概要
大東亜戦争の終戦間際に起きた一つの悲劇を扱った物語。作者は戦中を生き抜いた人物であり、作家として様々な作品を輩出するも、34歳(1965年2月20日死没)で夭折した。「夏の葬列」はその作品群の1つで、ミステリー誌の「ヒッチコック・マガジン」1962年8月号に掲載されている。
古い作品ではあるものの、中学校の国語の教科書に教材として採用されているため、若い世代にも一定の認知度がある。後味が非常に悪い本作は国語教科書掲載作の中でも異彩を放っている。
2015年に著作権が切れているため、青空文庫でも読むことができる。
あらすじ
終戦が間近に迫った1945年の夏。戦争末期、東京郊外の海辺の町に住んでいた主人公の「彼」は都会から疎開してきた2、3歳年上のお姉さんこと「ヒロコさん」と仲良くなる。気弱な少年だった彼にとって何かと世話を焼いてくれるヒロコさんは姉のような存在であった。
そんなある日、彼とヒロコさんは葬儀の列を見つける。まんじゅうが貰えるかもしれないと2人は列に駆け寄った。そこへアメリカ軍のグラマンが飛来し、彼はジャガイモ畑の中で息を潜める。制止する大人の声を振り切り、ヒロコさんが彼を助けようと近寄ってくるが、彼女は目立つ真っ白なワンピースを着ていて標的になりやすく、彼は助けに来てくれたヒロコさんを「向こうへ行け!」と突き飛ばしてしまう。次の瞬間、機銃掃射を浴びたヒロコさんの体がゴムマリのように跳ねるのを眼前で見てしまった。白いワンピースの下半分を真っ赤に染めながら。

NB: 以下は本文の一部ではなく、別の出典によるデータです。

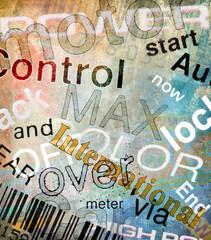 Words grunge background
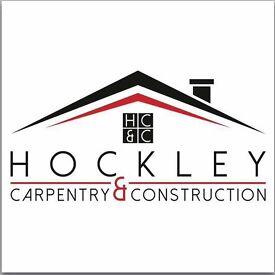 Carpenter/general builder needed for immediate start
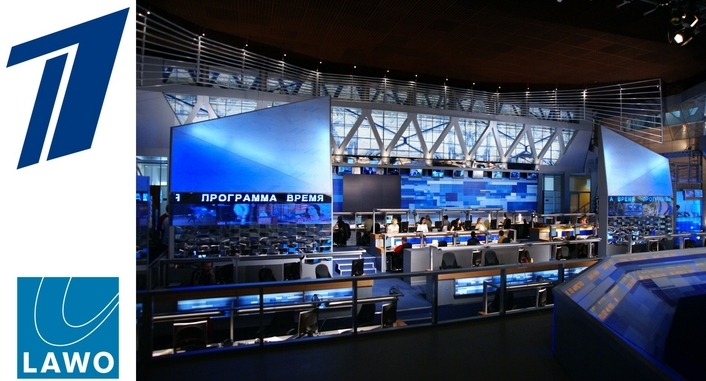 Cutting-Edge Lawo Audio at Russia's Premier TV Channel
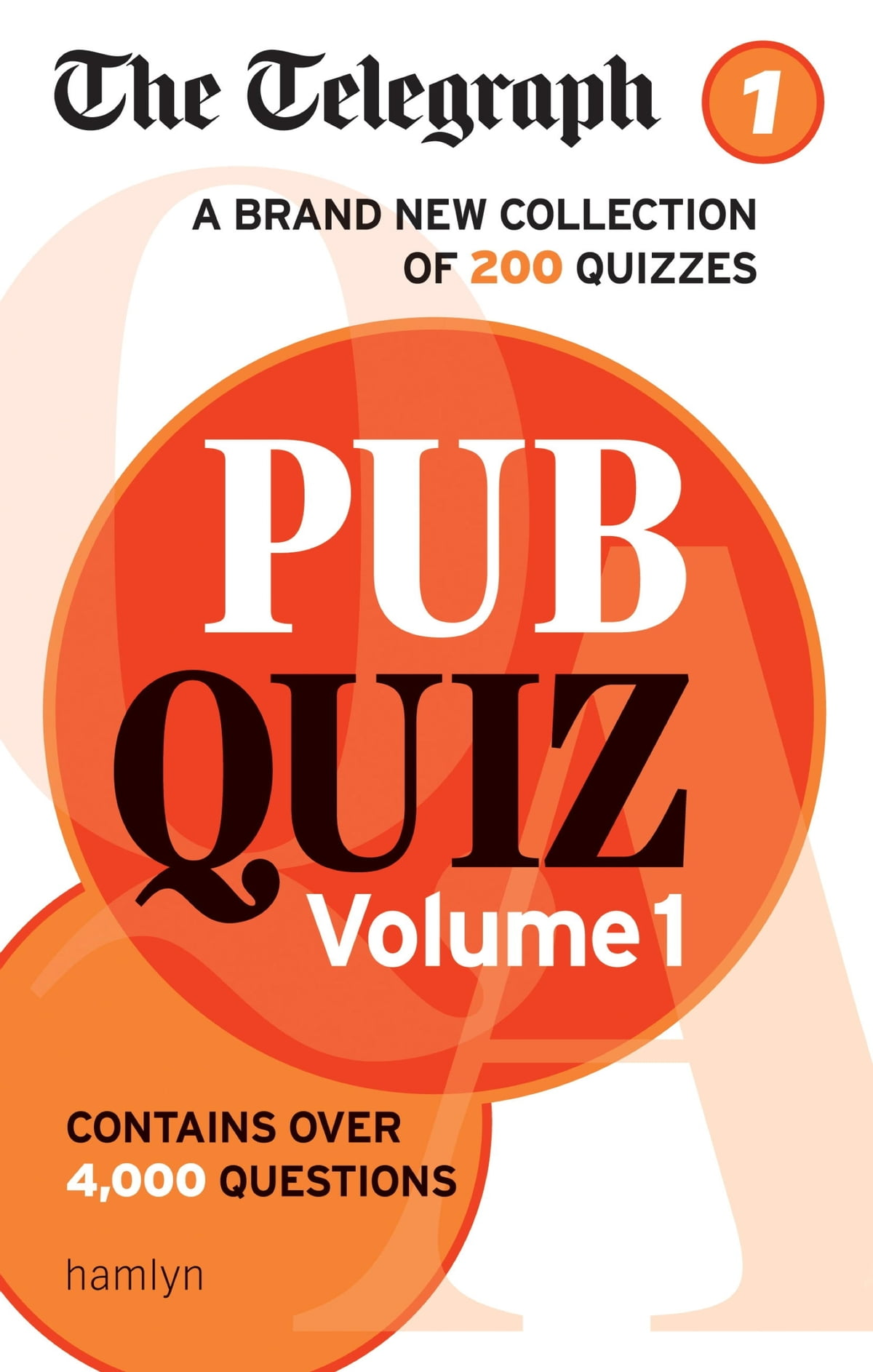 The Telegraph: Pub Quiz Volume 1 ebook by Telegraph Media Group Ltd -  Rakuten Kobo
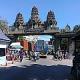 Expedice Galaxy do Kambodži a Thajska pokračuje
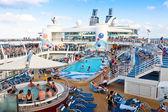 Oasis of the Seas — Stock Photo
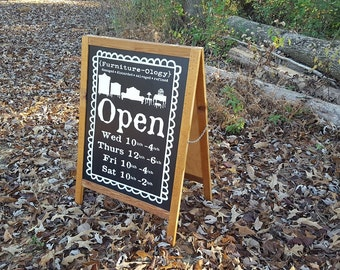 Custom Chalkboard Signs, Sidewalk Business Signs, Sidewalk Signs, Hand Painted Signs, Custom Painted Signs, Chalkboard Sign, Business Signs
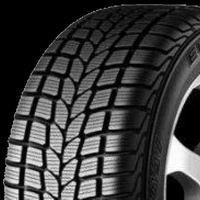 Протектор шины Dunlop Winter Sport 400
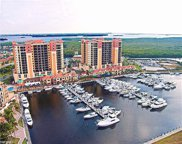 5793 Cape Harbour DR Unit 1111, Cape Coral image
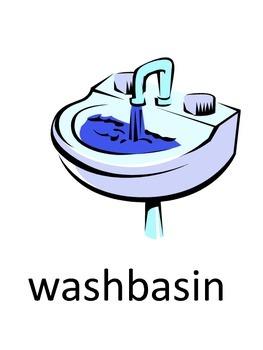 Bathroom Vocabulary + Sentences Flash Cards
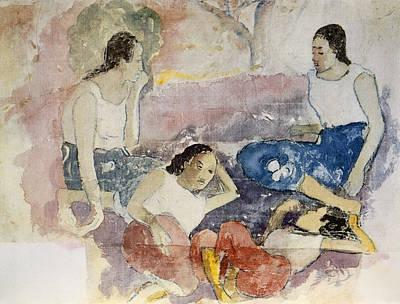 Drawing - Tahitian Women, From Noa Noa, Voyage by Paul Gauguin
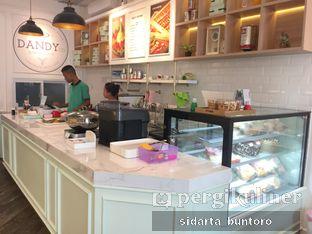 Foto 5 - Interior di Dandy Co Bakery & Cafe oleh Sidarta Buntoro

その翌日戦争は終わった。彼は、自分が「ヒロコさんを殺してしまった」という罪悪感に苛まれ、重傷を負った彼女から逃げるように町を離れて東京へと戻った。
それから大人になった彼は、久しぶりに思い出の地に舞い戻り――あの時と同じような葬列を見つける。担がれている棺の遺影に映っていたのは大人に成長したヒロコさんであった。ヒロコさんを殺したのは彼ではなかったのだ!まったくの無実なのだ!罪の意識から解放されて葬儀の列で場違いな歓喜を上げる彼。

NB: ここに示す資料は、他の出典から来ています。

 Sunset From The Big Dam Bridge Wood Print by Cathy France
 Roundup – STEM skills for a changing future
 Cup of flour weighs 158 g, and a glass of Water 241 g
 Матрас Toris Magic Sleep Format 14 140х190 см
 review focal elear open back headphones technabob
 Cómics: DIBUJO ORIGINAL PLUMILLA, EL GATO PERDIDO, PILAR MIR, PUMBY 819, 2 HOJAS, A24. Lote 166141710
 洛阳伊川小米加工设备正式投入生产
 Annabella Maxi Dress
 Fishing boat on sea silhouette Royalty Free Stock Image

彼は葬列に並んでいた子供に話を聞く。どうやら川に飛び込んで自殺したらしい。しかも、あの遺影の女性は実はおばあさんで、若い頃の写真しか無かったのだという。
そして、自殺の原因は戦争で一人娘が機銃に撃たれて死亡し、気が狂ってしまった事だった。
あの夏の日、ヒロコさんは機銃掃射で死亡し、気が狂ったお母さんが入水自殺してしまった訳である。残酷な真実を突きつけられた彼は自分の犯した罪から永遠に逃げられないと悟った。
関連商品
2023年現在新品で入手できる著者の短編集では、集英社文庫『夏の葬列』と、ちくま文庫『箱の中のあなた 山川方夫ショートショート集成』に収録されている。